As a busy stake president, it’s not unusual for Joseph Lindsay to spend most of his day on a typical Sunday inside a Mormon meetinghouse.

But yesterday was a Sabbath day like no other for the leader of the Fort Myers Florida Stake.

President Lindsay and his wife, Stacy, spent Sunday hunkered down inside the Bonita Springs Ward building as Hurricane Irma raged and howled outside. The Lindsays weren’t alone. Thirty-two full-time missionaries serving in the Fort Myers area joined them for the weekend.

Besides a few bouts of cabin fever, everyone weathered the storm in good shape.

“The waiting was the hardest part,” said President Lindsay, who remained at the meetinghouse with the missionaries on Monday while power and running water were being restored across the region.

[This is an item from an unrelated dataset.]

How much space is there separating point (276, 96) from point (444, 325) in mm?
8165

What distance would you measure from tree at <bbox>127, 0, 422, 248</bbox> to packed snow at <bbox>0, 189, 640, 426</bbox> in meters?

“It’s been a great blessing that the storm was muted in our area,” he said.

Jesus Munoz, a member of the Church from Miramar, Florida, clears out fallen palm branches from his yard following Hurricane Irma. Photo by Nancy Munoz.

Jesus Munoz, a Latter-day Saint from Miramar, Florida, inspects a fallen tree outside his home. The tree was blown over on September 10, 2017, by Hurricane Irma. Photo by Nancy Munoz.

Church leaders living along Irma’s Florida path were making initial damage assessments Monday and checking on the welfare of their members. The arduous work of contacting people and gathering information will likely take several days. Many from the Fort Myers stake and others evacuated their homes and won’t return for several days.

Prior to Irma’s arrival, missionaries in vulnerable areas received instruction to be prepared with food, water, and other provisions. They were also moved to secure areas outside their residences, as needed.

Hurricane Irma will never be forgotten in Florida or across the islands of the Caribbean. Dozens have died and countless others have lost their homes, businesses, vehicles, and boats to the disaster.

Meanwhile, many across Florida on Monday were enduring widespread power outages and cell phone disruptions.

Miami residents feared they would take a direct hit from Irma. While the path of the hurricane traveled largely along the west side of Florida, its massive reach was dramatically felt across the greater Miami area.